Presenters from 15 Countries
Williams said that presenters represented 15 countries: Australia, Thailand, Korea, Japan, Colombia, Brazil, Israel, Mexico, France, Germany, Spain, Sweden, United Kingdom, Canada, and the United States. "And we had at least one attendee from China--although not presenting."
"This was the fourth International Conference on Pollinator Biology, Health and Policy," Williams said. "Each time we try to add new elements that address emerging challenges and new directions in research. This year's sessions felt as fresh and innovative as ever, adding symposia on climate change, innovative monitoring and data collection, and urban bees. By restricting presenters to those who had not presented in the past six years we also added new voices and perspectives."
"We also grew. In the past the conference has been just under 200 attendees. This year it topped 250, and we had to turn away several people because we simply could not fit more into the space. We added a second evening of posters to provide more time to interact.

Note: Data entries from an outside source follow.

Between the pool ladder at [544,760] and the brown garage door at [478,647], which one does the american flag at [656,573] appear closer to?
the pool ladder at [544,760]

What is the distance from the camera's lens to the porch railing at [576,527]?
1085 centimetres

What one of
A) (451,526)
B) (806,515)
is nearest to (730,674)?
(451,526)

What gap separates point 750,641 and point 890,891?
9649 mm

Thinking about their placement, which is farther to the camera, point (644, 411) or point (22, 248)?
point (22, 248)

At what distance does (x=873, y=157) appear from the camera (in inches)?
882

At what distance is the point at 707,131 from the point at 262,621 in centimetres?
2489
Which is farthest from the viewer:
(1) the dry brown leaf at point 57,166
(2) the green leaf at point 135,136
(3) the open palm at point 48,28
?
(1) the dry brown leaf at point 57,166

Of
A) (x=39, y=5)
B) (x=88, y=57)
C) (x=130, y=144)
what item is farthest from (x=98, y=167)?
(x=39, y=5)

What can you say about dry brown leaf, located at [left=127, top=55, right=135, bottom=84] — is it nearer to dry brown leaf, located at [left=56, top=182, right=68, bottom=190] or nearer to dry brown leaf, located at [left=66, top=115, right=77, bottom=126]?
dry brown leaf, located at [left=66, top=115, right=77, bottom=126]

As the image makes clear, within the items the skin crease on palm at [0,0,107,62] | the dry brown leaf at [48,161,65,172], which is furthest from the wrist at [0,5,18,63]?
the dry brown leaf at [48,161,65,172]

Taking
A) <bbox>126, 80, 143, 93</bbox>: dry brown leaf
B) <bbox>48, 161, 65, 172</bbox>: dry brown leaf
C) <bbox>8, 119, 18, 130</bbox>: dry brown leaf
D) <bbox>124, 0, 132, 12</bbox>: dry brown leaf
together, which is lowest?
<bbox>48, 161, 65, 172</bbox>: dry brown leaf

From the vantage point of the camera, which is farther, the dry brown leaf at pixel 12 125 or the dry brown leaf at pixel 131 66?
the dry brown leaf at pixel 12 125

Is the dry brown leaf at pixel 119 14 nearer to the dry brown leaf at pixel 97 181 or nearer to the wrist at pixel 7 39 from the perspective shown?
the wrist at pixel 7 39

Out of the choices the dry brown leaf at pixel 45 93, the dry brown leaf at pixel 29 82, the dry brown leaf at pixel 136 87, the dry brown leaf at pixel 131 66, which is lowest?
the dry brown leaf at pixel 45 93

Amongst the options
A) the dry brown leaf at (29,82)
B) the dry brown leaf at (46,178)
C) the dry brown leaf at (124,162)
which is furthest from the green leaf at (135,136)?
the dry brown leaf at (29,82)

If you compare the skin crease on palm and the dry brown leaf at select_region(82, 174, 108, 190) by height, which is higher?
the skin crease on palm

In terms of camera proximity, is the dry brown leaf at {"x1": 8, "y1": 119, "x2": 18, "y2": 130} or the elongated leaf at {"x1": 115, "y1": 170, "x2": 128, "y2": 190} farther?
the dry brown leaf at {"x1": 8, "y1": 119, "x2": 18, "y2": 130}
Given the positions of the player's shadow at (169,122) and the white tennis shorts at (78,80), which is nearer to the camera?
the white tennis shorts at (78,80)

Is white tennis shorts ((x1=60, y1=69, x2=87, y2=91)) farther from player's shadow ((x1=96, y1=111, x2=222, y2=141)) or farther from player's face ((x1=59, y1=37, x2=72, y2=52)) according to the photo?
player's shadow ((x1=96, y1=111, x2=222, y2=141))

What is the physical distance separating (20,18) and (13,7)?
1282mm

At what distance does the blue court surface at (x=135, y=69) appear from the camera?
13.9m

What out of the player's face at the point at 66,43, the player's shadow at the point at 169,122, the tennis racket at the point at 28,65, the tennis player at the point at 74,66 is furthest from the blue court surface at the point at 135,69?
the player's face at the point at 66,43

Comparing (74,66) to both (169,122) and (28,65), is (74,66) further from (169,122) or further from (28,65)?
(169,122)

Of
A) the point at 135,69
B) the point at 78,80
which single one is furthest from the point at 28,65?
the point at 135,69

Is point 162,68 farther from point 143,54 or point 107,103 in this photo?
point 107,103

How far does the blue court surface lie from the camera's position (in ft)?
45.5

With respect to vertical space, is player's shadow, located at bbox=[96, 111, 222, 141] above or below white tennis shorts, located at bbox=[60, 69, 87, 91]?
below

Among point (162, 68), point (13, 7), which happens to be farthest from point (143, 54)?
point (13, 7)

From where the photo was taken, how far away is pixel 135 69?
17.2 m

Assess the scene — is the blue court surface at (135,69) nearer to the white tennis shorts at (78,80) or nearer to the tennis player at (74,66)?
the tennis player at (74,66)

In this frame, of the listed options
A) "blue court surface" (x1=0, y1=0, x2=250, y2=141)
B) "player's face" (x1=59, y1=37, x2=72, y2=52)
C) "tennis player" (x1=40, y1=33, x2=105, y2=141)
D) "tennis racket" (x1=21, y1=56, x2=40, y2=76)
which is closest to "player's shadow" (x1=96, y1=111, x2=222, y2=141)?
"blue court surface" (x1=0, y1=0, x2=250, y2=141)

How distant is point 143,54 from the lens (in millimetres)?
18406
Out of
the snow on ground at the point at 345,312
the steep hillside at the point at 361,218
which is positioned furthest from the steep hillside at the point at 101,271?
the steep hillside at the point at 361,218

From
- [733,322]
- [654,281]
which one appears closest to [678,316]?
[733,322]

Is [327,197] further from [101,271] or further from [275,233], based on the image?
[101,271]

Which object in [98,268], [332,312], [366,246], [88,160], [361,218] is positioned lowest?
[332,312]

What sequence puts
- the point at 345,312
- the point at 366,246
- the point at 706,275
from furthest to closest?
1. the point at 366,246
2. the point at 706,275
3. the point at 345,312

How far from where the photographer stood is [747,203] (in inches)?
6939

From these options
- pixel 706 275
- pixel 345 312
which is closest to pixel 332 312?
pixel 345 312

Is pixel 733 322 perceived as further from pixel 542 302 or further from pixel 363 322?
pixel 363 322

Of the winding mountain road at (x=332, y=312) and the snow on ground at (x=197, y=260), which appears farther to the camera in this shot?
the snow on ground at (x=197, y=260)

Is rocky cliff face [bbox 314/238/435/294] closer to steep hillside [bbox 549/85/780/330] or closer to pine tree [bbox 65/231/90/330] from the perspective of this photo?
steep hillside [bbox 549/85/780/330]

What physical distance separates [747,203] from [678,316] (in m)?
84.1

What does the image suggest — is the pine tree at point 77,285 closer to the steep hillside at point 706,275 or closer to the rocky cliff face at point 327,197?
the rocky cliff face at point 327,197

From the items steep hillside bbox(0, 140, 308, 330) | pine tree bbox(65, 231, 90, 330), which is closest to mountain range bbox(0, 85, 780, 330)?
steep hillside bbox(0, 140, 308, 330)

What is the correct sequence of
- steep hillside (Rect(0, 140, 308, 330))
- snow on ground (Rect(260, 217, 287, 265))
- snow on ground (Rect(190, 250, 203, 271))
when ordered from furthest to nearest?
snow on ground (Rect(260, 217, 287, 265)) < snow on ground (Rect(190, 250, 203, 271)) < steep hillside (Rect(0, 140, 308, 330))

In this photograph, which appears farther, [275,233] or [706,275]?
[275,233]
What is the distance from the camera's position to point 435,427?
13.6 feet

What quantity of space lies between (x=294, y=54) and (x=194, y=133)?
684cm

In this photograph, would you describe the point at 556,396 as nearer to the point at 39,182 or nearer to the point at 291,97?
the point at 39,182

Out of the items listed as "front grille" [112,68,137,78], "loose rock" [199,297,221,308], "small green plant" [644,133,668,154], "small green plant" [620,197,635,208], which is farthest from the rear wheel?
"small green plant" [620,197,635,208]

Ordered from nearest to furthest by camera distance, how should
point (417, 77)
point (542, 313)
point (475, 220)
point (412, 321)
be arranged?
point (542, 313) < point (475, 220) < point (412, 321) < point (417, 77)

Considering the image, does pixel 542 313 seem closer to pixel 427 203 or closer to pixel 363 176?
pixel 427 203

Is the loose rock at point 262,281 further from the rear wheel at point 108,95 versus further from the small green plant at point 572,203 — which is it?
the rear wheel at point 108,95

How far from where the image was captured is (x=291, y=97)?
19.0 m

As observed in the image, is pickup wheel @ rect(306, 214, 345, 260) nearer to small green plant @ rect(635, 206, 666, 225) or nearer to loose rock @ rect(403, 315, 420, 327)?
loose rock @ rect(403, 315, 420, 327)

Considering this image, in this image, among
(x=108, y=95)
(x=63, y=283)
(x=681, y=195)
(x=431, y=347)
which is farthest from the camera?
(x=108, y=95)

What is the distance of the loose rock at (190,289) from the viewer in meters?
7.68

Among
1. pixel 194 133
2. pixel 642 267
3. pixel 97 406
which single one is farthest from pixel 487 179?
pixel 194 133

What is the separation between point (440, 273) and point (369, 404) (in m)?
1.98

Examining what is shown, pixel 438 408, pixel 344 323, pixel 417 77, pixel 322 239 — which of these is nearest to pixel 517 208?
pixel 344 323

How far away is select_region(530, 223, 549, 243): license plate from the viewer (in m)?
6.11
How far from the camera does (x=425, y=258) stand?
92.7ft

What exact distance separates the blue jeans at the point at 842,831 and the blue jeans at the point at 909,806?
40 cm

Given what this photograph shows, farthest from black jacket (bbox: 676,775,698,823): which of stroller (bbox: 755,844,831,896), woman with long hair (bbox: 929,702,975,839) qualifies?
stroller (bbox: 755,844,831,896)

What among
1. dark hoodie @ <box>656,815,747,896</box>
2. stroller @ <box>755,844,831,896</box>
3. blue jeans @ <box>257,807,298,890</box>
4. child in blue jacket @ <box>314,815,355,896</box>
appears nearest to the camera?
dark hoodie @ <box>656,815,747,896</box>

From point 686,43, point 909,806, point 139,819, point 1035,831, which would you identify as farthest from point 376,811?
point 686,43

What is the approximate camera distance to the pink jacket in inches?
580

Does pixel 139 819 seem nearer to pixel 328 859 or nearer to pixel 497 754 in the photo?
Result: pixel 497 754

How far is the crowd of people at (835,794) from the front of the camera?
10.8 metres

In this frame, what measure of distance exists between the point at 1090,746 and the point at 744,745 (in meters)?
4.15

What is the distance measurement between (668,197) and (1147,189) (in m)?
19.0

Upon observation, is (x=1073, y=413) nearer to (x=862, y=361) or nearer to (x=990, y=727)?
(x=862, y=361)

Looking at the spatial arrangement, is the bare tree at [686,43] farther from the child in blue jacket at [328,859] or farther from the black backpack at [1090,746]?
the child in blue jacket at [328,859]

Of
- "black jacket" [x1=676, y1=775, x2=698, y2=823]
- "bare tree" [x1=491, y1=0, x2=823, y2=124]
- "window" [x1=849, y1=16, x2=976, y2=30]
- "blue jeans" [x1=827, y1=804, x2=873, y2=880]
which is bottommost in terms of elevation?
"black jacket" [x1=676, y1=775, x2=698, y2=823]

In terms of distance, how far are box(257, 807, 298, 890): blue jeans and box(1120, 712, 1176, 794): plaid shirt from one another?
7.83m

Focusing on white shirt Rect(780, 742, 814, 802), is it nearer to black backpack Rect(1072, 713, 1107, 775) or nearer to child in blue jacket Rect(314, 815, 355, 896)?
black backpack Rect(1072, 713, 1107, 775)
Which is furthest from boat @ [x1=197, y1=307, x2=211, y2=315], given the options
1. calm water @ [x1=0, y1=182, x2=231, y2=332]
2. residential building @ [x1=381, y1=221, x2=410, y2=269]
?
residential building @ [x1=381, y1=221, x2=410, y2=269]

The response was overwhelming with 112 poster presenters!"
Williams said that the conference "also added more explicit policy elements by creating a set of ViewPOINTS documents summarizing key areas in pollinator biology and heath that target policy makers. This has allowed for collaborative interaction across the attendees and a set of deliverable products from our interactions."
The UC Davis Honey and Pollination Center, directed by Amina Harris, coordinated the conference, with events manager Elizabeth "Liz" Luu serving in the lead role.
"It was an amazing team effort pulling it all together," Williams said. "Liz Luu from the UC Davis Honey and Pollination Center (HRC) was in a word, fantastic, keeping every thing and everyone together. The HPC really showed what it can do and what tremendous value it adds to our campus. The organizing committee worked so well together, sharing the load throughout. A great set of colleagues!"
The next International Pollinator Conference will take place at Pennsylvania State University. Grozinger and Rufus Isaacs of Michigan State University launched the conference in 2012. They are held every third year.